Objectifs:
a) Dans le texte sur les visiteurs de musée, à quoi le téléphone est-il comparé ?
b) Prolongez le texte sur la photographie au musée en le poursuivant après sa dernière phrase.

J'ai rien vu

L’omniprésence du troisième œil qu’est devenu le téléphone fait que le visiteur contemporain de musée donne parfois l’impression d’y être moins pour regarder que pour photographier, photographiant ceci, immortalisant cela. Question simple : pourquoi ?

Pour les selfies et les poses Instragram, c’est sans doute assez simple : les images qui resteront de la visite participeront du nombrilisme partagé, pour nourrir le trou noir des réseaux, et elles ne sont là pour ni montrer l’art exposé, ni pour en garder une trace — Kilroy was here, et moi aussi !

Données brutes:
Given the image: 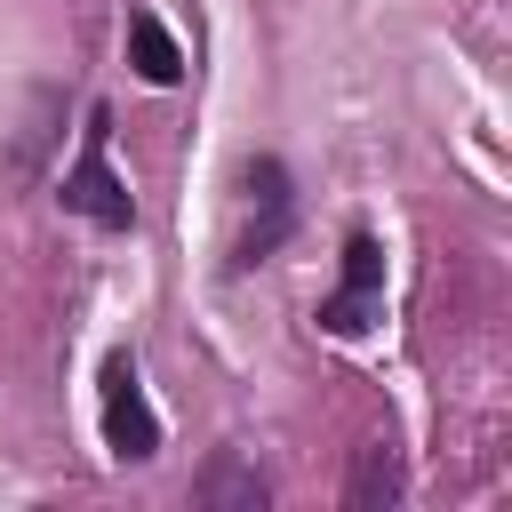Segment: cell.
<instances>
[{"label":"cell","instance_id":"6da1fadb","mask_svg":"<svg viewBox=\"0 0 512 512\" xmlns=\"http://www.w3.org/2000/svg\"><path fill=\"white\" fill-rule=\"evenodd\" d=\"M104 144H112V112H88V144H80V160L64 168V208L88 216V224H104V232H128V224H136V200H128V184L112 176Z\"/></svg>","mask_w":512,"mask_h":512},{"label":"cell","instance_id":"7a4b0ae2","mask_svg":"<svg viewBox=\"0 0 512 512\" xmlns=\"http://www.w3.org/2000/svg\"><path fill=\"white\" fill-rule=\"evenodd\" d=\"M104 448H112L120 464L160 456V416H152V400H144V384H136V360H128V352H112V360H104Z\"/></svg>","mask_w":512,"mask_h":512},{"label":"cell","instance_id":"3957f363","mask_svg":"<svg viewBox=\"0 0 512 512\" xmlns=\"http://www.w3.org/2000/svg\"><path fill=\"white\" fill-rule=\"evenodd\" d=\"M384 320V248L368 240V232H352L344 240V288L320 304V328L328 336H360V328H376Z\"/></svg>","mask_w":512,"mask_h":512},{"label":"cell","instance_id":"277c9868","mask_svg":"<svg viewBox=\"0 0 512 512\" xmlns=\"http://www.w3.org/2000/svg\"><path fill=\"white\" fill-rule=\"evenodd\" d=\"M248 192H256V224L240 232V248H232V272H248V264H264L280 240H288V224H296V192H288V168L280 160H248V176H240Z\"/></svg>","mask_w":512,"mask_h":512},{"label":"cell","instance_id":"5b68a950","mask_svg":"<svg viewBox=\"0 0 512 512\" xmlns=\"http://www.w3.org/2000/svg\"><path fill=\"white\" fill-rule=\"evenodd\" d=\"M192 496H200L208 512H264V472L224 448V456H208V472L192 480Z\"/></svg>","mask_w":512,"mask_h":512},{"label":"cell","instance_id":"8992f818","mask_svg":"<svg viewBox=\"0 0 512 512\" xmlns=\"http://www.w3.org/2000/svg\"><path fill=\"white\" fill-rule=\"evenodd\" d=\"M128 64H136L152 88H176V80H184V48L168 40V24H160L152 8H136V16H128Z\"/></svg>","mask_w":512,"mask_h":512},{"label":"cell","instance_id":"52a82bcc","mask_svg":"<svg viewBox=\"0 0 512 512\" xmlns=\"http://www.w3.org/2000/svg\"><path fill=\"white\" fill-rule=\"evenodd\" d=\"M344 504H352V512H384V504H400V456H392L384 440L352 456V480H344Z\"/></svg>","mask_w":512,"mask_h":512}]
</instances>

--

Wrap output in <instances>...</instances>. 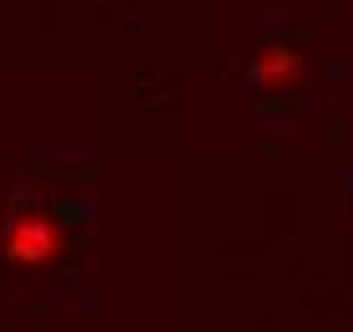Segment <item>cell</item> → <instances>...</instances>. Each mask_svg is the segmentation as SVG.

...

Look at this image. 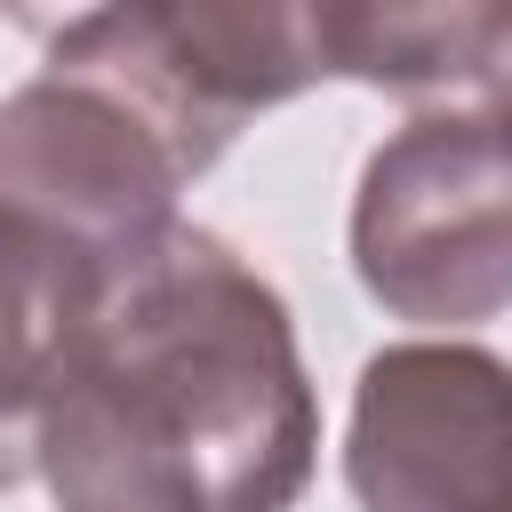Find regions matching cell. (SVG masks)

Réponses fournies:
a) À un troisième œil.

b)
(Je garde le souvenir amusé d’une visite d’un musée vénitien où une jeune femme se faisait prendre en photo par un ami, posant l’air concentré devant un Picasso et un Warhol. Devant chaque toile, deux bonnes douzaine de poses, variant l’angle d’une main, la position d’un pied. Ce n’est pas l’image qui m’a surpris — les réseaux en débordent — mais le spectacle de la voir en construction. Que la représentation ait eu lieu devant ces deux champions de l’auto-promotion ajoutait à la séance un agréable parfum d’ironie.)

C’est semble-t-il tout aussi clair quand on prend la photo d’un tableau qu’on aime, qu’on a regardé, dont on admire l’artiste, le sujet. Bien sûr, l’image sera souvent assez mal cadrée, ou souffrira d’une lumière peu flatteuse, et sera même parfois de moindre qualité qu’une image qu’aurait fournie un moteur de recherche ou simplement le site web du musée. Que les photos soient plus ou moins réussies n’a aucune importance — elles sont à la visite de musée ce que l’œuf frais est à une préparation Betty Crocker, et il n’y a rien à redire ici.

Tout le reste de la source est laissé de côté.